Helen, I can’t provide a lead here but the direction you are going is the right one. Interesting to see what the response is from your employees. It’s a bit of ‘dammed if you do, dammed if you don’t’ but having principles and guidelines rather than lengthy prescriptive policies is the way to go and if something unusual comes up you make a decision at the time. Big mistake HR folk make is trying to cover every conceivable scenario.
Hi – We are looking for a similar approach. The biggest challenge is shifting mindset to move away from lengthy policies and covering every scenario.
Hi Helen and Suzanna, I can put you in touch with someone who could help/chat it though with you, having recently done something similar. Gary Brooks: firstname.lastname@example.org
Thanks very much Annalise
We removed all People policies last year. We have 4 principles, and the rest are 1-2 pagers on How We Operate. We provide the framework and then trust our people to behave as adults. Our Principles are disciplinary, grievance, attendance and individual support (this replaces performance and PIPs as they felt too punitive). We’ve been living with them a year and had no issues at all. I use a terrible analogy – we provide the hard shoulder and the central reservation and our people decide which lane to drive in, how fast and how many times to change lanes! Awful, I know!!
Hope that helps
thank you Annalise and Maggie.
Maggie, how did you manage the change from policies to principles in the organisation?

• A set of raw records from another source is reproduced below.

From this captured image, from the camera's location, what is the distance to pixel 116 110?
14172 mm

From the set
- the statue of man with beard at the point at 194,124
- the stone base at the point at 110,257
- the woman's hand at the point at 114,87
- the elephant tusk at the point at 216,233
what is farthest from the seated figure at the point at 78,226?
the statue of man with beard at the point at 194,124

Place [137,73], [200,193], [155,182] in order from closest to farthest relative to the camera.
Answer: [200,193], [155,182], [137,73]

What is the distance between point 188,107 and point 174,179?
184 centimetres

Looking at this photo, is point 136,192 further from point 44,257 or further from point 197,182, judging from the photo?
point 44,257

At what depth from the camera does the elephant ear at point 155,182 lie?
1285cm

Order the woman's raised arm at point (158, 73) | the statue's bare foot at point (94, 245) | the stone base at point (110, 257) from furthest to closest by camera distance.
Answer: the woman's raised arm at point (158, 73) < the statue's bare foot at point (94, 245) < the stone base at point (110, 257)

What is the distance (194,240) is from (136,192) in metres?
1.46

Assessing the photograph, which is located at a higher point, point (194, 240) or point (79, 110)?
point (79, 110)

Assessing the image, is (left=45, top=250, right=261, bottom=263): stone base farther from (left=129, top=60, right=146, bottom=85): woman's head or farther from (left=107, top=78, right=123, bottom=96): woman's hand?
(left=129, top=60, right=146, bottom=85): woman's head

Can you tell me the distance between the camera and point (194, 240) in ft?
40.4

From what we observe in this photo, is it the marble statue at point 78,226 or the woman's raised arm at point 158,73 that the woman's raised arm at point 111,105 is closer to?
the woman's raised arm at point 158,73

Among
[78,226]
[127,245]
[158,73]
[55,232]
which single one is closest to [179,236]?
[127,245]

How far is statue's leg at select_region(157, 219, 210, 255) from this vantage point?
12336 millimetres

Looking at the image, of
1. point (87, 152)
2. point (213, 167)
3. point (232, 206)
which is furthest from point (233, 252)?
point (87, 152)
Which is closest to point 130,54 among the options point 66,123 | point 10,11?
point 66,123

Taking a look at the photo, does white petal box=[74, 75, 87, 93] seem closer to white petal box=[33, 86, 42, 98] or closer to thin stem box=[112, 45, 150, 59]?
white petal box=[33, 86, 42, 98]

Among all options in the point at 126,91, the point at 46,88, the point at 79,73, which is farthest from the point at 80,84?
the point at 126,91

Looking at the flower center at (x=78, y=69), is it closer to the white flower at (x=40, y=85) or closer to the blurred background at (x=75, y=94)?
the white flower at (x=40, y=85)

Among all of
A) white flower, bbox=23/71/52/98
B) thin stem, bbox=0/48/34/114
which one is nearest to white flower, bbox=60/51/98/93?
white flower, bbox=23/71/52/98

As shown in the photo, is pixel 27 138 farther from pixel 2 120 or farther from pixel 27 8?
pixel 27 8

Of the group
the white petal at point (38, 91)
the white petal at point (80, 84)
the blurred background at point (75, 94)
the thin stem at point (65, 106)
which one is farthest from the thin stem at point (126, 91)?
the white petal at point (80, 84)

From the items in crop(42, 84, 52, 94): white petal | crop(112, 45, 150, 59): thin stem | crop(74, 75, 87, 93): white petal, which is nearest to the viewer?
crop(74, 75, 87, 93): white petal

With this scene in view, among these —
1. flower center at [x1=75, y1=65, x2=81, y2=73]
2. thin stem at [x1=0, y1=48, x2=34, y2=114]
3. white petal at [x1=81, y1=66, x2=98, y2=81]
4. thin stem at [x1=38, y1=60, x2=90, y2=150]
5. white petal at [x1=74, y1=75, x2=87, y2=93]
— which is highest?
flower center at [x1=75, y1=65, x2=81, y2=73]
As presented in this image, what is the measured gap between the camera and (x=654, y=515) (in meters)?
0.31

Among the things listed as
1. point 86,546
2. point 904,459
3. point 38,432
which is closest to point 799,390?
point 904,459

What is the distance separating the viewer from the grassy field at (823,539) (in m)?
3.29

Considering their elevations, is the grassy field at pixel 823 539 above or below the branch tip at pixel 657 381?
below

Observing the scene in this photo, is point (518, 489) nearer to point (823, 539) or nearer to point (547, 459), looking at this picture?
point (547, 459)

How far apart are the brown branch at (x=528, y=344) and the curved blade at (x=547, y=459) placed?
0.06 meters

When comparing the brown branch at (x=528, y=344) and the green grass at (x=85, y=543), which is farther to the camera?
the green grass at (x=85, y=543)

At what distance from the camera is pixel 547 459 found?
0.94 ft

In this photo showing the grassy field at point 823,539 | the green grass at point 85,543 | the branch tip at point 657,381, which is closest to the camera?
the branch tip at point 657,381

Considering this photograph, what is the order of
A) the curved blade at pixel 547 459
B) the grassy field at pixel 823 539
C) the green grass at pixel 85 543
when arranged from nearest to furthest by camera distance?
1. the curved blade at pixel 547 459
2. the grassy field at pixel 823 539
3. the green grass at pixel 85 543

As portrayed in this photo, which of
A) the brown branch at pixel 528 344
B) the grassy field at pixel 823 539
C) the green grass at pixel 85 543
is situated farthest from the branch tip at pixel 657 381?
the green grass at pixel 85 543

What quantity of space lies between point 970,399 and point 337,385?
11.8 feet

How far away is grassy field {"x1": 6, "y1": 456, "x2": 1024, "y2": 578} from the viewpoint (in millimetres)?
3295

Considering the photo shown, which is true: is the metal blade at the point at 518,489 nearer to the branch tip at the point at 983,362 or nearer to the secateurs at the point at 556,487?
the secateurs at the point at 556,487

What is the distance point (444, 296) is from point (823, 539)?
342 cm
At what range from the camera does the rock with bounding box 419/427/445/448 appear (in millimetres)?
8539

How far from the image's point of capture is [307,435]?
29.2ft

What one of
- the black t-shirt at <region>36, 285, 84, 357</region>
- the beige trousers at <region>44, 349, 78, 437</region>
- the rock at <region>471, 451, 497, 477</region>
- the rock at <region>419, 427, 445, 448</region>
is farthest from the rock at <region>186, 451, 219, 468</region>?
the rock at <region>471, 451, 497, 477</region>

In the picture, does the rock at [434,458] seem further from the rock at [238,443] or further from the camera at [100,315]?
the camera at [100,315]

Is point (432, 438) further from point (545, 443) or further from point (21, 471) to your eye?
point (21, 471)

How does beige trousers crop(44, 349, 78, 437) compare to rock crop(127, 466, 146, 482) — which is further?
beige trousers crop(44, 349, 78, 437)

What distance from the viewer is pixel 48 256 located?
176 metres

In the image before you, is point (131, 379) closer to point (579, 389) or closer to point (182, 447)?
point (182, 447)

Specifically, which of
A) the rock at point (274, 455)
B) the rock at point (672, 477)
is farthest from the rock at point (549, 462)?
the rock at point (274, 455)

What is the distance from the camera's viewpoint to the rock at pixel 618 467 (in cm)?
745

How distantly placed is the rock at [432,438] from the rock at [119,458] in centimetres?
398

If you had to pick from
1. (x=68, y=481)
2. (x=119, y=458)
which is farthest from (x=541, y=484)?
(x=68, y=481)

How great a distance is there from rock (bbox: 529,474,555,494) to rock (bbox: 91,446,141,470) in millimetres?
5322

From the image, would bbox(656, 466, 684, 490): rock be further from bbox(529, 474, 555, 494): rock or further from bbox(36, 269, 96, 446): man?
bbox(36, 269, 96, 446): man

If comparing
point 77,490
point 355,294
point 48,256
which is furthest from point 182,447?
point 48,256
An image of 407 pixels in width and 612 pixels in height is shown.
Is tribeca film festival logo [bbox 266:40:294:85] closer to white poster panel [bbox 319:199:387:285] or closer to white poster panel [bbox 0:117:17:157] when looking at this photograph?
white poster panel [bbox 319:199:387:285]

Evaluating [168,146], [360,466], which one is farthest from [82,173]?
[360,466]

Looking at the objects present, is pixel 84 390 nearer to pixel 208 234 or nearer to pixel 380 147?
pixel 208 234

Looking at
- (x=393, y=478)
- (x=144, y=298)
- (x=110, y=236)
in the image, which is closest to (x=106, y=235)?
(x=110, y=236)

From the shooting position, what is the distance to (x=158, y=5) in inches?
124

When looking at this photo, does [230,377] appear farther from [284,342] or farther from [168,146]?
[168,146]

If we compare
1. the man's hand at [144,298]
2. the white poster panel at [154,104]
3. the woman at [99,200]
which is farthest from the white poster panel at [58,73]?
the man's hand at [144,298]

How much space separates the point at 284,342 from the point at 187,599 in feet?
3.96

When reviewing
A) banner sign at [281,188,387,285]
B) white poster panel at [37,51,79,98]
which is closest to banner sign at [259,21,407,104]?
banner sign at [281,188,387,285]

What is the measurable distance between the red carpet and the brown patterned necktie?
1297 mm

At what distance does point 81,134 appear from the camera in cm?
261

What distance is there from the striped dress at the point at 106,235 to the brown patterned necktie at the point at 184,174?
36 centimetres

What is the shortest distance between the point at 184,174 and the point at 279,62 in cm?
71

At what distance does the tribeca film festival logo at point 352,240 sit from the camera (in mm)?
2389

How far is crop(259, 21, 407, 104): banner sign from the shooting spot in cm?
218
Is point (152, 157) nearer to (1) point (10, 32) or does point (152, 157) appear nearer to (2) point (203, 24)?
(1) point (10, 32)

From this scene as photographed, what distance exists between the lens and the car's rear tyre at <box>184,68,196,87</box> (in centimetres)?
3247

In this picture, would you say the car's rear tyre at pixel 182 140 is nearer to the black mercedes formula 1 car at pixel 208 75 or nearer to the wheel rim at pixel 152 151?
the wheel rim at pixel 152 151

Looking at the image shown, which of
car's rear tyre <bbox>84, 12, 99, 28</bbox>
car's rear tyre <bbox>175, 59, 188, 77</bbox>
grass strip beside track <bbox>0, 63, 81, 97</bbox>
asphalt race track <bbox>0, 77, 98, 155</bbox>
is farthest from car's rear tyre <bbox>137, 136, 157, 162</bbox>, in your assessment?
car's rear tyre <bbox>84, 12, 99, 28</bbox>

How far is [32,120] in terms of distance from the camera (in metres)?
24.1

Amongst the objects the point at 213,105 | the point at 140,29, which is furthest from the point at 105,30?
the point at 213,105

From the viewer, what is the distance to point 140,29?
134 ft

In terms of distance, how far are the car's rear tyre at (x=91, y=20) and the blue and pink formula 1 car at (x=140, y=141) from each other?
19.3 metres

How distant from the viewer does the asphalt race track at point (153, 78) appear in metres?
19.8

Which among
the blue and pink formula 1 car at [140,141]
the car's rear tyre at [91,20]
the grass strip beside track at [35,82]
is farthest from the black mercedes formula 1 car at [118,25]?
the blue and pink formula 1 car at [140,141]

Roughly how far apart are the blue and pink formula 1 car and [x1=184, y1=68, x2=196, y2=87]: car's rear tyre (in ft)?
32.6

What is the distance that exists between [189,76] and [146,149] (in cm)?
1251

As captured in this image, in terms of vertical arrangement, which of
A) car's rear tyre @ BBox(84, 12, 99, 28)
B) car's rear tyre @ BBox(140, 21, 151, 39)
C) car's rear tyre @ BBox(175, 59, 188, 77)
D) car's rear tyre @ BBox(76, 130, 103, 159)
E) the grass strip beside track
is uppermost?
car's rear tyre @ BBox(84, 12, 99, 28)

The most important bit was to communicate WHY we were doing it. That was the hook to ensure that they landed properly. It was simple to be honest. We looked at what was the minimum we needed legally – and they were the 4 principles. In all the principles we used ACAS our minimum and we wrapped the principles through around that. The wording was about what an employee would expect and what we expect from line managers. We set them out very clearly, using short and succinct points, written in plain English.
We were up front about doing it before we did, we talked about it a lot in meetings, on internal message boards etc to warm people up.
But the most important was the WHY. Without that, it wouldn’t have landed. For us, this was because we had launched our PeACH model – blatantly nicked from Lucy and Karen! (PeACH as we talk about People not Employees).
“We treat our People like Adults; think of them as Customers; and engage with them as Humans. We expect you to be accountable for your own performance and to behave in the best interests of our customers, our organisation and everyone you work with. We trust you to behave as an adult, engage with your colleagues in the right way, use good judgement and do what’s right for Correla.”
That underpinned everything. Obviously there was more written about it – but that was the elevator pitch.
Does that help? I tend to get passionate about!!
Hi – yes, this is really helpful. It makes perfect sense. Thank you so much.
so interesting to read thank you, my question is do you leave yourself legally vulnerable by removing lengthy policies should the odd occasion arise when someone behaves irresponsibly? How much risk would the organisation be exposed to ?
We haven’t so far! We’ve had a handful of performance, grievance and disciplinaries since introducing them and they’ve held up. We refer to following the ACAS code in the disciplinary and grievance principles so we are covered legally.
Our aim is that it never gets to the contentious stage as we focus on the adult conversation. And that’s stood us in good stead so far.